Ludovicus de Guastis (or de Guaschis), humanist and grammarian, was apparently from Genoa.
He lived in the first half of the fifteenth century; one source lists him as the rector of the school at Pinerolo after 1431, but the exact years of his birth and death are not known. In addition to this work, he wrote a commentary on the versified grammar by Alexander of Villa Dei, the Doctrinale. His Epitome of Pliny’s Natural History is dedicated to Paolo Guinigi (1376-1432), lord of Lucca from 1400-1430, a noted bibliophile and patron of the arts. The text must date before 1422 (the date of a manuscript now in Milan; Nauert, 1980, p. 323).
Luodovicus’s work encompasses all thirty-seven books of the Natural History except book one, which is a list of contents and a discussion of sources. There is a slight confusion in the numbering of the books. The rubric on f. 27v states that book five is not discussed (Epithoma 4ti et quinti libri finit. Nam quintus nul dignum habet sequitur sexti), but books 1-4 here correspond to Pliny, books 2-5, and the book numbered six is the sixth book of Pliny. The text, following Pliny, begins with the eternity of the world, preceding through geography, the types of men, animals (including elephants, treated with considerable detail, reflecting Pliny’s extensive discussion of them), fish, birds, insects (including a great deal of discussion of bees, as in Pliny), and then plants, medicine, metals, art and pigments, and gems. Within each book, Ludovico includes only selected chapters, and a careful study of his process of abbreviation would be an important contribution to the study of the reception of Pliny in the early fifteenth century.
However, it would be wrong to dismiss this as a mere “summary.” In addition to the author’s dedicatory epistle, which begins his work, Ludovico included short prefaces before books 22 (f. 102), 23 (f. 104v), 24 (f. 106v, Sequitur 24 prefatio contra medicos inperitos), 25 (f. 107v), 26 (f. 109), 28 (f. 111v), 29 (f. 116v, Sequitur 29, Exclamatio contra medicos), 33 (f. 126), and 35 (f. 130v). Most of these sections deal with medical remedies, suggesting a personal interest in the subject. Further study of Ludovico’s text, particularly in these sections, and a comparison with the text in Pliny, is called for.
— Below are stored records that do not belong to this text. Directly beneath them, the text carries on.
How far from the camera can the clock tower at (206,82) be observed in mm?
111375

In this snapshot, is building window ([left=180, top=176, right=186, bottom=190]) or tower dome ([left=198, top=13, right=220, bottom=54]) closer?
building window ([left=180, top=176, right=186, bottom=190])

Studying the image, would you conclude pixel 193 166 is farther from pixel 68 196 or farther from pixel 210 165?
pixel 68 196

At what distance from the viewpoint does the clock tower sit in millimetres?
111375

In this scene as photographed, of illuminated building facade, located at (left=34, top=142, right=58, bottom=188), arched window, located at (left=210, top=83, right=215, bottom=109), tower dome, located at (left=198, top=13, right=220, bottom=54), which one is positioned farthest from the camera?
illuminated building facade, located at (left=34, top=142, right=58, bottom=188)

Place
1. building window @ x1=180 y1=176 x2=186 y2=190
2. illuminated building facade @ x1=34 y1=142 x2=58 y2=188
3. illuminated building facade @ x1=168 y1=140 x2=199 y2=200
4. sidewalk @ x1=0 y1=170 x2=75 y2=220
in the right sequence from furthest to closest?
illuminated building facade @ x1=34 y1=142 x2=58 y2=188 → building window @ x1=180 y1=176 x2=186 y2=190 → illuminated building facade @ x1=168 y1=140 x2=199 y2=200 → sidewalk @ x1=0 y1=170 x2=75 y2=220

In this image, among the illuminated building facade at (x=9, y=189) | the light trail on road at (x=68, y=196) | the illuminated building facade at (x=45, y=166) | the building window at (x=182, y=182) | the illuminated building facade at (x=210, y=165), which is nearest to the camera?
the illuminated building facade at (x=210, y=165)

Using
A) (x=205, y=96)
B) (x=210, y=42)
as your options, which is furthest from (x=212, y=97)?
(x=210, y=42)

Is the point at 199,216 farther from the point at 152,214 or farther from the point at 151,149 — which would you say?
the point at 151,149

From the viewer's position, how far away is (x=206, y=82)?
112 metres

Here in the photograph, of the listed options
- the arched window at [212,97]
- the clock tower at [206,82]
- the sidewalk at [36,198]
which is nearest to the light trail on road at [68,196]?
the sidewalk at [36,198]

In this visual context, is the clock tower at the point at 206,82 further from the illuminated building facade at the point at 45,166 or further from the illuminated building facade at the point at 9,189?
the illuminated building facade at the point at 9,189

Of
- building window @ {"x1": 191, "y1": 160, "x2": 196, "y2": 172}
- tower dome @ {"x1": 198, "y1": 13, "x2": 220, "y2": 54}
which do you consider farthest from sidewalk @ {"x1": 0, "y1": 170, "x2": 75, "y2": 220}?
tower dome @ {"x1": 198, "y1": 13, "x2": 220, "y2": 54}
The Natural History by Pliny the Elder, or Gaius Plinius Secundus (c. 23-79 A.D.), his only extant work, was dedicated to Titus in 77 AD, but was published posthumously after his death at the eruption of Vesuvius in 79 AD. The subjects touched upon in this vast, encyclopedic work made it the essential resource for anyone interested in natural history, and much more, throughout the Middle Ages and Renaissance. It has aptly been called “the Wikipedia of its day” (University of Reading blog post, Online Resources).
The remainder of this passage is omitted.